Task directions —
Present all of the entries below as a numbered list, omitting blank lines and leaving out the pictures.

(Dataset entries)

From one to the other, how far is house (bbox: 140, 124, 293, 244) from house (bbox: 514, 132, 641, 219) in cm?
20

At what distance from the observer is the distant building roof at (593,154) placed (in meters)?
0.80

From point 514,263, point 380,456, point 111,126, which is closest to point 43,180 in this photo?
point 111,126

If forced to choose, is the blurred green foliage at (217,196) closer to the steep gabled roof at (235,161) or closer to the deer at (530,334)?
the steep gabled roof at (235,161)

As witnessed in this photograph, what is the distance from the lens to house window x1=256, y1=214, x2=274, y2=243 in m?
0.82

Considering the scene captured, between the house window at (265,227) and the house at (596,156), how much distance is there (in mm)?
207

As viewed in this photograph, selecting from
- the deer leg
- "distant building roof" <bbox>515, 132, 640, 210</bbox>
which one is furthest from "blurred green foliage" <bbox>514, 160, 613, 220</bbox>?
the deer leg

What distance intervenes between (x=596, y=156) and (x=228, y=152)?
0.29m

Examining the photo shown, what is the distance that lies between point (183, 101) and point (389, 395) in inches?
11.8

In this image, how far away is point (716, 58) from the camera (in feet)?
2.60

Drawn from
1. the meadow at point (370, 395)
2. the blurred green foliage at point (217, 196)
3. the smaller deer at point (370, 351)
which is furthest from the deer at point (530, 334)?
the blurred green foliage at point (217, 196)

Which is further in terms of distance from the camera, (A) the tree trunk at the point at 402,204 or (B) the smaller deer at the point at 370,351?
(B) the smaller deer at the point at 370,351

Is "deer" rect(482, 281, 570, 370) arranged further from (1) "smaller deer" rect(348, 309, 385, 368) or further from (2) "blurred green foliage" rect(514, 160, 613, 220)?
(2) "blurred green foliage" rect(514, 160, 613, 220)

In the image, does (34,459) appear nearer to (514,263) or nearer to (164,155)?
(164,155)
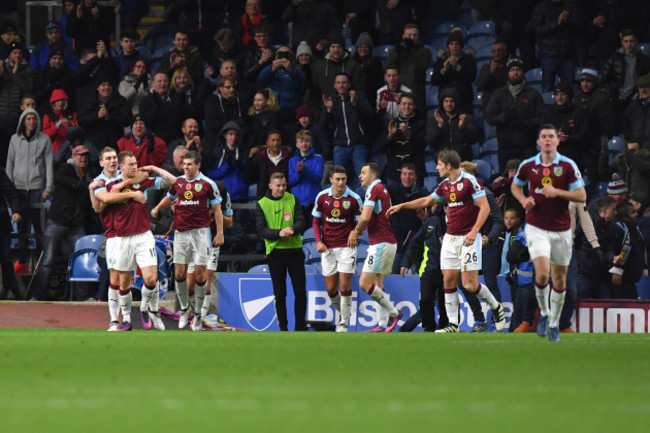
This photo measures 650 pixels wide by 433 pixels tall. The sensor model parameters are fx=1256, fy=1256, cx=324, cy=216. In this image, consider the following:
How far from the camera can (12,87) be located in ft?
77.4

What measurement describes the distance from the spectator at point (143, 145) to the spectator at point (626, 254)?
26.1 feet

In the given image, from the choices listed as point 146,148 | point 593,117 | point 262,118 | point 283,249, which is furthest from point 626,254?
point 146,148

Full solution —
1. From one to the other, how far is house (bbox: 140, 124, 293, 244) from house (bbox: 514, 132, 641, 219) in cm?
2. 20
3. At what distance from the observer is the distant building roof at (593,154) placed (in meters)?
4. 0.80
5. From point 514,263, point 380,456, point 111,126, which is closest to point 43,180 in this photo?
6. point 111,126
7. If forced to choose, is the blurred green foliage at (217,196) closer to the steep gabled roof at (235,161) or closer to the deer at (530,334)?
8. the steep gabled roof at (235,161)
9. As witnessed in this photograph, what is the distance from the lens to house window x1=256, y1=214, x2=274, y2=243 in m?
10. 0.82
11. Considering the scene captured, between the house window at (265,227) and the house at (596,156), how much distance is there (in mm)?
12. 207
13. As viewed in this photograph, selecting from
14. - the deer leg
15. - "distant building roof" <bbox>515, 132, 640, 210</bbox>
16. which one is furthest from "blurred green foliage" <bbox>514, 160, 613, 220</bbox>?
17. the deer leg
18. What distance intervenes between (x=596, y=156) and (x=228, y=152)?
19. 0.29m
20. Examining the photo shown, what is the distance that lies between point (183, 101) and point (389, 395) in inches?
21. 11.8
22. In this image, how far away is point (716, 58) from the camera (in feet)?
23. 2.60
24. Drawn from
25. 1. the meadow at point (370, 395)
26. 2. the blurred green foliage at point (217, 196)
27. 3. the smaller deer at point (370, 351)
28. which is furthest from the deer at point (530, 334)?
29. the blurred green foliage at point (217, 196)
30. Which is further in terms of distance from the camera, (A) the tree trunk at the point at 402,204 or (B) the smaller deer at the point at 370,351?
31. (B) the smaller deer at the point at 370,351
32. Is "deer" rect(482, 281, 570, 370) arranged further from (1) "smaller deer" rect(348, 309, 385, 368) or further from (2) "blurred green foliage" rect(514, 160, 613, 220)?
33. (2) "blurred green foliage" rect(514, 160, 613, 220)
34. In the image, does (34,459) appear nearer to (514,263) or nearer to (164,155)?
35. (164,155)
36. This photo measures 650 pixels wide by 433 pixels tall. The sensor model parameters are fx=1256, fy=1256, cx=324, cy=216. In this image, consider the following:
37. How far from the camera can (12,87) be located in ft?
38. 77.4
39. What measurement describes the distance from the spectator at point (143, 145) to the spectator at point (626, 254)?
40. 26.1 feet
41. In the given image, from the choices listed as point 146,148 | point 593,117 | point 262,118 | point 283,249, which is furthest from point 626,254?
42. point 146,148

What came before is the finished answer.